兰岩曰:项王事已隔几千年矣,何来狂生,畅一时无稽,致终生残废,悔何及哉!甚矣,人不可不慎言也!

市 煤 人癸巳仲夏,过访宗室双丰将军,立谈廊下。见一人裸身荷担,入庖厨供煤炭者,胸前背后各有伤痕,长咫尺,阔寸余,怪而询诸将军。将军曰:“此奇闻也,会须细谈。”乃煮酒设馔,为予详述之。因言其人王姓,雄县人,市煤十余年矣。方其少年时,村居贫甚,肩挑以食力,逐日担瓜茄之属赴菜市。而所居去市遥远,鸡鸣而起,犹恐后人,例于五更辄往趁墟。一日,行至半途,遇迅雷洪雨,行不能前。于电光中,见路旁矮屋数椽,葭蓠绕之。王入篱窥户,则门环系以麻索,虚无人焉。王解索启扉,息肩其内,复闭门,蹲踞炕头。一食顷,忽闻橐橐之声,窃讶之。久之声渐繁,于烨烨电光中见一人绕地而踊。王大骇惧,屏气不敢移动,惟瞠目直视。瞬息间,其人倏至面前,遂能辨其面目:被发蹙眉,吐舌唇外,长数寸。王骇极,手足失措,正张皇,其舌忽触于额。王狂叫惊走,奋力扑窗,纵身而出,昏然仆地。黎明后,始为行人救苏。备详其事,众咸集错愕。

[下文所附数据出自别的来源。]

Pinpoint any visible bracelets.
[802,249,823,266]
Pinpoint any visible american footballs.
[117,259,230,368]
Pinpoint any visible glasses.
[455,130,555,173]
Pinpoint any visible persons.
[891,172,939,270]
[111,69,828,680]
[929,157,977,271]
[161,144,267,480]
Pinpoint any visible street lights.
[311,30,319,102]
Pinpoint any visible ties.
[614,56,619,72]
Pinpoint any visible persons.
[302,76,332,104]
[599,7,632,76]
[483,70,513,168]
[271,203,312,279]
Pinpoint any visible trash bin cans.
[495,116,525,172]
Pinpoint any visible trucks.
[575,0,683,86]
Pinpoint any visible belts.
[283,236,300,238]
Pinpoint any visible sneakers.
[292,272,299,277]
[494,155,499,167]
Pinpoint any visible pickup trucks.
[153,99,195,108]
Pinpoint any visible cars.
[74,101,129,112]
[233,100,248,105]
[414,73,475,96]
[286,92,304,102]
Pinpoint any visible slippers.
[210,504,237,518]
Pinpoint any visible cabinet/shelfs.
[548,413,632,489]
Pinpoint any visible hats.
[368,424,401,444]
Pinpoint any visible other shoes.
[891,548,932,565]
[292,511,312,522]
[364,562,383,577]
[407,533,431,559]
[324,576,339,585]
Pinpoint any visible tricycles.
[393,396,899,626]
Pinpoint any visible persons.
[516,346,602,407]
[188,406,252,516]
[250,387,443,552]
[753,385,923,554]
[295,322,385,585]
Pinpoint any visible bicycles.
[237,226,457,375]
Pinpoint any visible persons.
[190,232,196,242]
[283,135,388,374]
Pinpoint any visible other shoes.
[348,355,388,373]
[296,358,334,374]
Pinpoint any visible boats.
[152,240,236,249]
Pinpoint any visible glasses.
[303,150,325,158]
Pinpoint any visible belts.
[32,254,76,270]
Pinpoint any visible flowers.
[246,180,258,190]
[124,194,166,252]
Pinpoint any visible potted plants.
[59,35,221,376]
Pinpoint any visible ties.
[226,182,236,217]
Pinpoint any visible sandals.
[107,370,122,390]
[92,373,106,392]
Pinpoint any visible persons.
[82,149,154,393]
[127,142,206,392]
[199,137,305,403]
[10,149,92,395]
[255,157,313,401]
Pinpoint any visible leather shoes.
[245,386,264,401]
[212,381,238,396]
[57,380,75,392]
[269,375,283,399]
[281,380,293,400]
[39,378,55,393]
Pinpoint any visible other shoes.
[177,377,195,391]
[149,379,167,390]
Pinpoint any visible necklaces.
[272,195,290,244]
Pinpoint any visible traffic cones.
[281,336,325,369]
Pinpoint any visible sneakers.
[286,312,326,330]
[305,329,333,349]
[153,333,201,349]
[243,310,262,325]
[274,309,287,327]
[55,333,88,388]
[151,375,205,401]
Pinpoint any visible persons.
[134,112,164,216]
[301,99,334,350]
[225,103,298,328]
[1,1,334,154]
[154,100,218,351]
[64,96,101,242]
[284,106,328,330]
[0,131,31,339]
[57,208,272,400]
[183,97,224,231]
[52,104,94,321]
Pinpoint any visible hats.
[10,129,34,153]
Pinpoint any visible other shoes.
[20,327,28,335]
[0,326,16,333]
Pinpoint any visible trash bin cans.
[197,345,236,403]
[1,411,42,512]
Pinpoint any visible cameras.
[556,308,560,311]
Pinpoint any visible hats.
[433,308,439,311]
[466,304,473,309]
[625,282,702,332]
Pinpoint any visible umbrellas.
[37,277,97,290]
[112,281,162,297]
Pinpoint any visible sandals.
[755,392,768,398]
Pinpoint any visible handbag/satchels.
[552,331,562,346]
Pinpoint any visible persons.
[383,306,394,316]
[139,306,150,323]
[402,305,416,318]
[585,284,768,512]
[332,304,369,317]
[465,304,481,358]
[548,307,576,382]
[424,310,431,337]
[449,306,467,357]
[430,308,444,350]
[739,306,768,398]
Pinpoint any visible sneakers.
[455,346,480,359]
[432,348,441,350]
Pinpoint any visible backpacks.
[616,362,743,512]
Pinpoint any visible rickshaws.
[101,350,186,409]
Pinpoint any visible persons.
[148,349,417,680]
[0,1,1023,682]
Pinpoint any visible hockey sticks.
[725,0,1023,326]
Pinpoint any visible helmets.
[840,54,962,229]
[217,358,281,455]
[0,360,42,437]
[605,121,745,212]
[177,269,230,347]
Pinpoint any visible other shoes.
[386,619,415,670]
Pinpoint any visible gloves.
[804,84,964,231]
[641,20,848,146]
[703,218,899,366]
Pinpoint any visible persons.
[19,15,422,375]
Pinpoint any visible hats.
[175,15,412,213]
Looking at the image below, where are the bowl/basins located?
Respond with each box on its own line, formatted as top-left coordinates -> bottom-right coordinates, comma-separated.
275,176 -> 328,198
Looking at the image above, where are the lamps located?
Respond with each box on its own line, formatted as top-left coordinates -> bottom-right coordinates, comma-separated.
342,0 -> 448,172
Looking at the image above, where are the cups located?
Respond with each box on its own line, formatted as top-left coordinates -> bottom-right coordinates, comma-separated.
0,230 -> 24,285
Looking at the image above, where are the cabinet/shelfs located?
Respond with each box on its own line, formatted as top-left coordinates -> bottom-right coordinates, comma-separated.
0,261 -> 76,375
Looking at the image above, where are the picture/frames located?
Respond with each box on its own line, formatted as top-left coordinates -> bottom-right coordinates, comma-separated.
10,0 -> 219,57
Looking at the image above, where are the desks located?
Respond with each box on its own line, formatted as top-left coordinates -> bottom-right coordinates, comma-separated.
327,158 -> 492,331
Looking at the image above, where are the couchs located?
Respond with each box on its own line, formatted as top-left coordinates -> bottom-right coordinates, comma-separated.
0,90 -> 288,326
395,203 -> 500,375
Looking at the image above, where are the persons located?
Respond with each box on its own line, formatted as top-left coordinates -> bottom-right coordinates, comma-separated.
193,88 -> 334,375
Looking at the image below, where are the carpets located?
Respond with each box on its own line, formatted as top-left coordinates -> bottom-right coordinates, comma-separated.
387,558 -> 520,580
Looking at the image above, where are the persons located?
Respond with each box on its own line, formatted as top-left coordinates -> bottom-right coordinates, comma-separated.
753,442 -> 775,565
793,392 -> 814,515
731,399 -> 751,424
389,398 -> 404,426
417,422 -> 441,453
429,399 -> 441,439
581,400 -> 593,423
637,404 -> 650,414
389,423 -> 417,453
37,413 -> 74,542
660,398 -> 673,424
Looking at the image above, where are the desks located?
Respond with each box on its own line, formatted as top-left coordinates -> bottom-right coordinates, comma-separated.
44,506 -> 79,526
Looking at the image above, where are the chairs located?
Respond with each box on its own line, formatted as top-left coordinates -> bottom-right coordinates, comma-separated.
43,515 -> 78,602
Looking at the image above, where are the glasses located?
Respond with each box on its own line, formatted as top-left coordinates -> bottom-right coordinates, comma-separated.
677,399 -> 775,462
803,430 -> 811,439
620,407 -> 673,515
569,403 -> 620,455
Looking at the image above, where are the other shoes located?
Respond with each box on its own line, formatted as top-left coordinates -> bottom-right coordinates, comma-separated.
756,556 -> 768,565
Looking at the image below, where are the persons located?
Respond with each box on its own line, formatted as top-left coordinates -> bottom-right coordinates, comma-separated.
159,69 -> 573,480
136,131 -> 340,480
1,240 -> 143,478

既而村邻渐至,共云前一日有妇人缢死梁间,已报官,尚未检验,不意竟作怪如此。同入视尸,已僵卧炕下矣。王惊定思痛,觉胸前背后似刀割不可忍,解衣视之,皮肉狼藉,众共测其故,乃悟突出时,因撞折窗棂,是以上下两受其伤也,不割腹拖肠,亦云幸矣。迄今逾二十年,将终其身患疤痕焉。予初闻,甚异之,既而相与捧腹。

兰岩曰:负气自缢,又作怪异,诚不可解。岂不得其死者,果皆为厉哉?王不幸遭此惊痛耳。

鼠狼某佐领好酒喜啖。一夕夜归,市羊蹄六七枚,火酒一瓶,拥炉独酌,弃蹄骨于地。蓦闻墙角下窸窣有声,挑灯谛视,见小人十余,各高五六寸,或男或女,装束悉类时人;皆背一竹筐弯腰拾取蹄骨,置筐中,移时而尽。某心悸,取火箸掷而击之,一人仆,余惊走,悉入壁洞,仆者滚地唧唧,随化为鼠狼而逝。

兰岩曰:为拾余骨,至遭掷击,怪亦贪矣。人之贪财物而任意攫取者,须于取时防为人之所击也。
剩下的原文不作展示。